• Text
--------------------------------
Re: Change set based shallow clone

From: <linux@horizon.com>
Date: 2006-09-08 11:01:12
> Here's a change set based shallow clone scheme I've been thinking
> about, does it have potential?

Well, let's look at the problems...

You might want to look at the explanation of the current git network
protocol at
http://www.spinics.net/lists/git/msg08899.html

I'm just understanding it myself, but as best I understant it,
it has four phases:

- First, the server lists all of the heads it has, by SHA1 and name.
- Second, the client tells it which ones it wants, by name.
- Third, an interactive protocol is entered in which the client
  tells the server which commits it has in terms the server can
  understand.  This proceeds as follows:

  - For each head the client has, it lists commit objects going
    backwards in history.
  - As soon as the server sees one that it has heard of, it sends
    back "ACK <hash> continue".  The client stops tracing that
    branch and starts in on the next one.
  - (Periodically, the client sends a ping to the server, which
    responds "NAK" if it's still alive.)
  - This continues until the client says "done".

At this point, the server knows a set of commits which the client has,
and a set of commits which the client wants.  Then it invokes

	git-rev-list --objects-edge <want1> <want2> ^<have1> ^<have2>

(In practice, there will be a lot more than two of each, but forgive
me if I simplify.)

This builds a list of commits that are ancestors of <want1> and <want2>
but not <have1> or <have2>.  (A commit is considered an ancestor of
itself, so <want1> and <want2> are in the set, while <have1> and <have2>
are not.)

Then it enumerates the complete trees of each of those commits.  Then it
subtracts from that object set all of the trees and blobs in the <have1>
and <have2> commits.

This is a good approximation to the set of objects that the client needs
to be sent.  It does not search the ancestors of <have1> and <have2>,
so it is possible that a copy of some object exists in an older commit,
and the state in <want1> is a reversion to a pre-<have1> state, but it's
unlikely and not worth looking for.  Sending it redundantly is harmless.
--------------------------------
• Input data
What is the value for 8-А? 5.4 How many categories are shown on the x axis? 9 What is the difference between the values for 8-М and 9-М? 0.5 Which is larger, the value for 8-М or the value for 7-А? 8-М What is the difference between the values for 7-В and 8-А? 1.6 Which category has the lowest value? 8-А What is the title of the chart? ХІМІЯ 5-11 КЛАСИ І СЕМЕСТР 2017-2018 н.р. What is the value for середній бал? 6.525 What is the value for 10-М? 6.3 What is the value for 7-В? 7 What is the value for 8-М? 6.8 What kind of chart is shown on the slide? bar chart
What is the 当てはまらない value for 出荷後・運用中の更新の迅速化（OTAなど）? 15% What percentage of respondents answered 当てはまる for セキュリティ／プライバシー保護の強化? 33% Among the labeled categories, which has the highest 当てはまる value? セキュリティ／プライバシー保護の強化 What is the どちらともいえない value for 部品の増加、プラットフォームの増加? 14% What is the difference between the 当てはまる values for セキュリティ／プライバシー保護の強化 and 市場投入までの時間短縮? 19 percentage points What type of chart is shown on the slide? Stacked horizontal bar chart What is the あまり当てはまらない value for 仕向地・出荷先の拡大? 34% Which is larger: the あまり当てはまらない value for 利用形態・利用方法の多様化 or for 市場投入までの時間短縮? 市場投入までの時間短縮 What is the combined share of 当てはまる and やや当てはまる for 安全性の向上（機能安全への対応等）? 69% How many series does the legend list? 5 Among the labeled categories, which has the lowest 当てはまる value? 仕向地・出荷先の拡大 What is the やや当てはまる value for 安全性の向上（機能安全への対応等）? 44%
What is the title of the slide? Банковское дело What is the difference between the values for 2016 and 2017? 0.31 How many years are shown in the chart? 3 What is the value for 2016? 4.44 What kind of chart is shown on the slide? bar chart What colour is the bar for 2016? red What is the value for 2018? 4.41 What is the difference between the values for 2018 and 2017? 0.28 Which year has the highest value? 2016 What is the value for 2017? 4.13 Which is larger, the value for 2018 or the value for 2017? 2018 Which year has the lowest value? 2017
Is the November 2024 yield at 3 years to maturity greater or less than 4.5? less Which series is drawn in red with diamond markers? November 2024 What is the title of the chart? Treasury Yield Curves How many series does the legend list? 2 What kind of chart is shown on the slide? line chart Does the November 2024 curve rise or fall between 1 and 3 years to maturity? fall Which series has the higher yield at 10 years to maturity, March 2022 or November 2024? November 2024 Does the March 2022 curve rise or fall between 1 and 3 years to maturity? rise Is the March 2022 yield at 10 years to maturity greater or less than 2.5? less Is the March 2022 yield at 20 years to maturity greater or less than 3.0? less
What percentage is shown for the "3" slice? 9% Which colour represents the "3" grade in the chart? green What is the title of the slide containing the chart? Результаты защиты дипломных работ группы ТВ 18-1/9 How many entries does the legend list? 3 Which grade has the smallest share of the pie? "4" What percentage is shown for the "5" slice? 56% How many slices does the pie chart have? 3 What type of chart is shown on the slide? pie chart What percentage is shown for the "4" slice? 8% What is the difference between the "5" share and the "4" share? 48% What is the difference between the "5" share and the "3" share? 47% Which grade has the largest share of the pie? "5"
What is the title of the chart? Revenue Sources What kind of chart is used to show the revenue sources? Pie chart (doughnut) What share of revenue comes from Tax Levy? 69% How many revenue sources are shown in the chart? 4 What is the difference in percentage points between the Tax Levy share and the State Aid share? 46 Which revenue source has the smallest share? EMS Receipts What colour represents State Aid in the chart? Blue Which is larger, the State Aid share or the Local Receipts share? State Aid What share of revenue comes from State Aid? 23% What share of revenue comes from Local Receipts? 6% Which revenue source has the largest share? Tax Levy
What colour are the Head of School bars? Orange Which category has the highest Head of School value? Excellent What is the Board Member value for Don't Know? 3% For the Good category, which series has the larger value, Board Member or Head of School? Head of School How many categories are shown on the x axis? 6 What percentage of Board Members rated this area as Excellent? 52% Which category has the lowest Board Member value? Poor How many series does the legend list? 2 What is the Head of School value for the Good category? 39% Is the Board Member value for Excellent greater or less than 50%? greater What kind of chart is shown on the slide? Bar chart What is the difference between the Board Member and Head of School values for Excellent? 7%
--------------------------------
• Work task A
Reproduce the shallow clone post word for word, from start to end.
• Work task B
List every line of the records that contains the word "category".
The shallow clone post and the records are two separate pieces of material.

• Answer A
Re: Change set based shallow clone

From: <linux@horizon.com>
Date: 2006-09-08 11:01:12
> Here's a change set based shallow clone scheme I've been thinking
> about, does it have potential?

Well, let's look at the problems...

You might want to look at the explanation of the current git network
protocol at
http://www.spinics.net/lists/git/msg08899.html

I'm just understanding it myself, but as best I understant it,
it has four phases:

- First, the server lists all of the heads it has, by SHA1 and name.
- Second, the client tells it which ones it wants, by name.
- Third, an interactive protocol is entered in which the client
  tells the server which commits it has in terms the server can
  understand.  This proceeds as follows:

  - For each head the client has, it lists commit objects going
    backwards in history.
  - As soon as the server sees one that it has heard of, it sends
    back "ACK <hash> continue".  The client stops tracing that
    branch and starts in on the next one.
  - (Periodically, the client sends a ping to the server, which
    responds "NAK" if it's still alive.)
  - This continues until the client says "done".

At this point, the server knows a set of commits which the client has,
and a set of commits which the client wants.  Then it invokes

	git-rev-list --objects-edge <want1> <want2> ^<have1> ^<have2>

(In practice, there will be a lot more than two of each, but forgive
me if I simplify.)

This builds a list of commits that are ancestors of <want1> and <want2>
but not <have1> or <have2>.  (A commit is considered an ancestor of
itself, so <want1> and <want2> are in the set, while <have1> and <have2>
are not.)

Then it enumerates the complete trees of each of those commits.  Then it
subtracts from that object set all of the trees and blobs in the <have1>
and <have2> commits.

This is a good approximation to the set of objects that the client needs
to be sent.  It does not search the ancestors of <have1> and <have2>,
so it is possible that a copy of some object exists in an older commit,
and the state in <want1> is a reversion to a pre-<have1> state, but it's
unlikely and not worth looking for.  Sending it redundantly is harmless.

• Answer B
What is the value for 8-А? 5.4 How many categories are shown on the x axis? 9 What is the difference between the values for 8-М and 9-М? 0.5 Which is larger, the value for 8-М or the value for 7-А? 8-М What is the difference between the values for 7-В and 8-А? 1.6 Which category has the lowest value? 8-А What is the title of the chart? ХІМІЯ 5-11 КЛАСИ І СЕМЕСТР 2017-2018 н.р. What is the value for середній бал? 6.525 What is the value for 10-М? 6.3 What is the value for 7-В? 7 What is the value for 8-М? 6.8 What kind of chart is shown on the slide? bar chart
What colour are the Head of School bars? Orange Which category has the highest Head of School value? Excellent What is the Board Member value for Don't Know? 3% For the Good category, which series has the larger value, Board Member or Head of School? Head of School How many categories are shown on the x axis? 6 What percentage of Board Members rated this area as Excellent? 52% Which category has the lowest Board Member value? Poor How many series does the legend list? 2 What is the Head of School value for the Good category? 39% Is the Board Member value for Excellent greater or less than 50%? greater What kind of chart is shown on the slide? Bar chart What is the difference between the Board Member and Head of School values for Excellent? 7%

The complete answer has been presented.